## Chapter 11Notes for reading graphs

Hopefully on 1 September.

Notes also available as PDF. Images as slides are available PDF as well.

Everyone knows the basics for most plots. Find the data you have and follow lines to find the result. But what about points in between?

Reading graphs is a form of inductive reasoning.
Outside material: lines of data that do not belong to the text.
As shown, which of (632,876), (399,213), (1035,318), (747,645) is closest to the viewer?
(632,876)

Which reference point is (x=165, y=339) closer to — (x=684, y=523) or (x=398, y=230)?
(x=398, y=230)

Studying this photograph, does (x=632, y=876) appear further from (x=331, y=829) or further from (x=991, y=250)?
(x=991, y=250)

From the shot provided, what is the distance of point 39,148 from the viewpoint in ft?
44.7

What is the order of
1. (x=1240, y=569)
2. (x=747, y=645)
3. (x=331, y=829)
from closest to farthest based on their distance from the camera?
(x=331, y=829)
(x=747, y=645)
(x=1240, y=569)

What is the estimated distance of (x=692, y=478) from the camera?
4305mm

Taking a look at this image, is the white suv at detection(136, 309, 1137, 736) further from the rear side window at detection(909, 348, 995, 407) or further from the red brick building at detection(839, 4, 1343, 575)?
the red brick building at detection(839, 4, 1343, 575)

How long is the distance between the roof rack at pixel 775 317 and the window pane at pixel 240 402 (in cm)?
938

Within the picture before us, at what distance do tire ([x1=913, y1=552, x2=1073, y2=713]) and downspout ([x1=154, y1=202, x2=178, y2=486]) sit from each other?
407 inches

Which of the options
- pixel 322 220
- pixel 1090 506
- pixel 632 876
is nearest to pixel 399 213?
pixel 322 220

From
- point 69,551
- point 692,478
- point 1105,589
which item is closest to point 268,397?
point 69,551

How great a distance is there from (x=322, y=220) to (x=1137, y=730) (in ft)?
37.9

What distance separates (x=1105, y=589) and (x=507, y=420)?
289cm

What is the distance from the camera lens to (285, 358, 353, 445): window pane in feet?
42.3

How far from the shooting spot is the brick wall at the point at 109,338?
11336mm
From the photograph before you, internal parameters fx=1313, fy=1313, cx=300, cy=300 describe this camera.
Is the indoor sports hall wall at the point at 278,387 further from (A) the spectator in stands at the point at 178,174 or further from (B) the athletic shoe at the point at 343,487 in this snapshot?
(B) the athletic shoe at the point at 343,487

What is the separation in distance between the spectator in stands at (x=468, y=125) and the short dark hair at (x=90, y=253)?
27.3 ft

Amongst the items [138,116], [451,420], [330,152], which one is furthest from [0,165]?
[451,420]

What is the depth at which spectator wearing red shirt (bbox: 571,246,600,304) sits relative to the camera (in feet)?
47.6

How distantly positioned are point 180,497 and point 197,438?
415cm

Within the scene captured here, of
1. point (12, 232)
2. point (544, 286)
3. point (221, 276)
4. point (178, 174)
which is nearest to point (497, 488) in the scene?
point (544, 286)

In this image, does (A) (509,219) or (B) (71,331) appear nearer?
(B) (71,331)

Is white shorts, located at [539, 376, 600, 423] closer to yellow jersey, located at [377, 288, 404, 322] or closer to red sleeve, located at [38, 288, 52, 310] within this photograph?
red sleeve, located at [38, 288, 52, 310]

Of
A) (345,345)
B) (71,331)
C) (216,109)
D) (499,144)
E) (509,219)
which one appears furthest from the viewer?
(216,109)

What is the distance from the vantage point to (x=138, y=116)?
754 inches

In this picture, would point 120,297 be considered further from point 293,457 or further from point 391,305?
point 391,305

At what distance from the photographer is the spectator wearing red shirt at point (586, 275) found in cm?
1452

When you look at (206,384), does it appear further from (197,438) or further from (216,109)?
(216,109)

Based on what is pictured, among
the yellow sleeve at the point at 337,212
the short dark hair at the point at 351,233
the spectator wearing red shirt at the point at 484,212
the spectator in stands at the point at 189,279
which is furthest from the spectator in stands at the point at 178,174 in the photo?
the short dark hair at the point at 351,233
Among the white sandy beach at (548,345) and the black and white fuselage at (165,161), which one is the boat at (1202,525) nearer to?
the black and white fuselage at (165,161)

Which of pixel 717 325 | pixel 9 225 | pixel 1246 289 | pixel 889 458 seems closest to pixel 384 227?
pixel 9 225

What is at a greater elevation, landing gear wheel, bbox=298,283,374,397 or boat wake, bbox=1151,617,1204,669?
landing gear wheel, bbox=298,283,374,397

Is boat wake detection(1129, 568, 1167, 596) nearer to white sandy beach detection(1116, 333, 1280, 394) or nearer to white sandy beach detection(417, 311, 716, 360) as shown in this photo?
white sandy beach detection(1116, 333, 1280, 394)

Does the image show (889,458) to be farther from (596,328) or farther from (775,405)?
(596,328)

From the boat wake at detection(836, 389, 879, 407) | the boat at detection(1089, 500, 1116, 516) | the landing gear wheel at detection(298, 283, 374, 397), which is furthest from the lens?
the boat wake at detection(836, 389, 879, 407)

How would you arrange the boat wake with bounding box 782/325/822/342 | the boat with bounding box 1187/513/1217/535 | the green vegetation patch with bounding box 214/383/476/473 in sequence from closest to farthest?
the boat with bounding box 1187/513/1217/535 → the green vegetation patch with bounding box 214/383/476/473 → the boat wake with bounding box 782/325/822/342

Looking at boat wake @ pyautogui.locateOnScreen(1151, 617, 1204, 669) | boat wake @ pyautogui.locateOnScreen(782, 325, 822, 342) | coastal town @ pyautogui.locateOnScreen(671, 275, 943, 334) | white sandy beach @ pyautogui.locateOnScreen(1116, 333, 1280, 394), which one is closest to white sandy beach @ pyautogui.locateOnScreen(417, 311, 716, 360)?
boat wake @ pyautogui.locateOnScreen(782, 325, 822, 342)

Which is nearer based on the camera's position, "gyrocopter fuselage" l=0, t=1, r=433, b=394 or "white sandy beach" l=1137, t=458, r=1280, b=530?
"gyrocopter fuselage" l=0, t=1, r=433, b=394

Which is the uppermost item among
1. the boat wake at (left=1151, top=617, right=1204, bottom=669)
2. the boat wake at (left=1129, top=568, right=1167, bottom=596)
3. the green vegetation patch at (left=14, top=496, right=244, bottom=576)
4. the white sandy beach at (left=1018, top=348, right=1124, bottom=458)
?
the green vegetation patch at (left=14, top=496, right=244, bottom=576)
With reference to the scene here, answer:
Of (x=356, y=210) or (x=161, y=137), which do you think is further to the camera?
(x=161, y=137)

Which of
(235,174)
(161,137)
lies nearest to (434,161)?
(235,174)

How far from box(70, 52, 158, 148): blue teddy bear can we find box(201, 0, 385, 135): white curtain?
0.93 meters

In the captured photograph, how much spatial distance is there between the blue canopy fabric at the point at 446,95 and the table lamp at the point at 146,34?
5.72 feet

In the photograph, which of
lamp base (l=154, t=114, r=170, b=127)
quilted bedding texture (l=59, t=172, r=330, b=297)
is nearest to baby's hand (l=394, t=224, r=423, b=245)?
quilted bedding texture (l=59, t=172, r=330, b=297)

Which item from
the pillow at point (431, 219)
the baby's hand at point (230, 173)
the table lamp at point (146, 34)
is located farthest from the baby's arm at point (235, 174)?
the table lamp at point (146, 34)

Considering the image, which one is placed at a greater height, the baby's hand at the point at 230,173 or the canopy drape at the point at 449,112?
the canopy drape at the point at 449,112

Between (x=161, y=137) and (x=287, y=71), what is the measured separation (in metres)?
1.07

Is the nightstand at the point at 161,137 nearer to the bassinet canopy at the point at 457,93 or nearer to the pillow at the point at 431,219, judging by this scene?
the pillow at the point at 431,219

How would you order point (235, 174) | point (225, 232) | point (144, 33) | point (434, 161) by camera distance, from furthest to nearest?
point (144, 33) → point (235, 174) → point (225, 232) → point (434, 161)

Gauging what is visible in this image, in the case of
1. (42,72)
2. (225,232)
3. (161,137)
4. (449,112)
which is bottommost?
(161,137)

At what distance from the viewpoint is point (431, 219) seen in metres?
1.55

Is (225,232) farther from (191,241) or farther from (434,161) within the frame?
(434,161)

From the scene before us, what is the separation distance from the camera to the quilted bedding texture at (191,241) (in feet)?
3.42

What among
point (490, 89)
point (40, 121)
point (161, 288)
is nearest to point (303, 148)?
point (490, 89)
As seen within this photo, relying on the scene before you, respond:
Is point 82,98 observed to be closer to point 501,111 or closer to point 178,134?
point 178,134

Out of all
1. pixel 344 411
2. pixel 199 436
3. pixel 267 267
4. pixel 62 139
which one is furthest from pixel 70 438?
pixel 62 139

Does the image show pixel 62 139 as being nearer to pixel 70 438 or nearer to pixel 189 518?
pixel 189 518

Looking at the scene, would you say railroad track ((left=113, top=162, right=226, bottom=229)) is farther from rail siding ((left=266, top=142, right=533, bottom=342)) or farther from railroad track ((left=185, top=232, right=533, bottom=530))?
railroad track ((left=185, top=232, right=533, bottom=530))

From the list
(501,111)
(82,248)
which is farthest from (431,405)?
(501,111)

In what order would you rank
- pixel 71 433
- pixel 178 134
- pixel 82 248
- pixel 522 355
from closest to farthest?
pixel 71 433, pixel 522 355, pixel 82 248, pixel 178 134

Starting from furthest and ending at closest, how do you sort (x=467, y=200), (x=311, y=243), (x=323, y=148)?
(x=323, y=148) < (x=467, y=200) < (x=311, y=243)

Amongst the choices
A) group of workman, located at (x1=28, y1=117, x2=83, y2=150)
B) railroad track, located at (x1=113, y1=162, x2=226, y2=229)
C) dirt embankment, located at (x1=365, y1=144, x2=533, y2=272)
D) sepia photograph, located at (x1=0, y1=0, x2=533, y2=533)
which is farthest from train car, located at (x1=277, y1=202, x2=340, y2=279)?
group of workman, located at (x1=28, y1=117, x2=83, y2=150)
• Make your assumptions plain when creating graphs.
• Not all data need be graphed.
• Modern, measurable plots began roughly with William Playfair (1759-1823).
___________________________________________________
 The text’s Figure 10. So 850 square feet needs a 16 000 BTU air conditioner. What if you have a 900 square foot area? Might look between nearby points. Or a 100 square foot area? Only one nearby point. Is there a relationship you can use? (Text figure’s source: Carey, Morris, and James. Home Improvement for Dummies, IDG Books.)
__________________________________________________________________
 A first thought is to use a line. People often build items to fit lines; it’s how we tend to think. But the relationship here doesn’t look like a line, does it?
________________________________________
 As a first step, get rid of the bars. The areas have no meaning. But they aren’t bad here, more on that later. We haven’t changed the data, so this still does not appear to be a line.
_______________________________________
 Trying a statistical line fit: Definitely no line here. But look at the x axis. Are the points spaced appropriately?
__________________________________________________________________
 Spread the points out, and suddenly we do have a line. The BTU measurements likely are rounded, so not a perfect line. Now we can predict the BTUs needed for any size without having to poke at nearby points and estimate differences.
______________________
 The points: Bar charts like these often are tables and not graphs. Inductive reasoning: Keep track of your assumptions when extrapolating visual relationships.
__________________________________________________________________
 Remember in the bar chart: Areas did not matter. People are very, very bad at judging areas. Given the one baloon represents 12%, how large is the one next to it? (From the Onion (//www.theonion.com:http://www.theonion.com))
__________________________________________________________________
 Given the one baloon represents 12%, how large is the one next to it? 22% This is the Onion, but the graph is to scale. Not by area, but by length. But you see area first\mathop{\mathop{…}} (From the Onion (//www.theonion.com:http://www.theonion.com))
__________________________________________________________________
 Also beware graphs with too much of a “slant”. (multiple meanings here) In a “pie chart”, areas are the data. But people are very, very bad at judging areas. Which is larger, 19.5% or 21.2%? Who is the 19.5% in this image? Avoid 3D effects! (at Macworld 2008, photo from Ryan Block of Engadget (//www.engardget.com:http://www.engardget.com))
____________________________________________________
 Vendor US market share (%) RIM 39.0 Apple 19.5 Palm 9.8 Motorola 7.4 Nokia 3.1 other 21.2
 Never be afraid of using small tables. Is there a problem with other being the second largest? other: LG, Samsung, Ericsson, \mathop{\mathop{…}} Knowing your premises: US-only. Nokia is #1 world-wide (40%) Samsung is #2 (15%) Motorola is #3 (10%) No history in this table, no idea about future.
__________________________________________________________________

This does not imply area is useless.

• Graphic by Charles Joseph Minard in 1869.
• Title: Carte figurative des pertes successives en hommes de l’Armée Fran\c{c}aise dans la campagne de Russie 1812-1813
• Depicts Napolean’s 1812 march on Moscow and subsequent disaster.
• Displays many variables in one image:
• location on the map,
• direction by color,
• size by width, and
• temperature during the retreat by the graph on the bottom.
• At the time, an anti-war graphic!
• Considered one of the best graphical displays of data across all of history.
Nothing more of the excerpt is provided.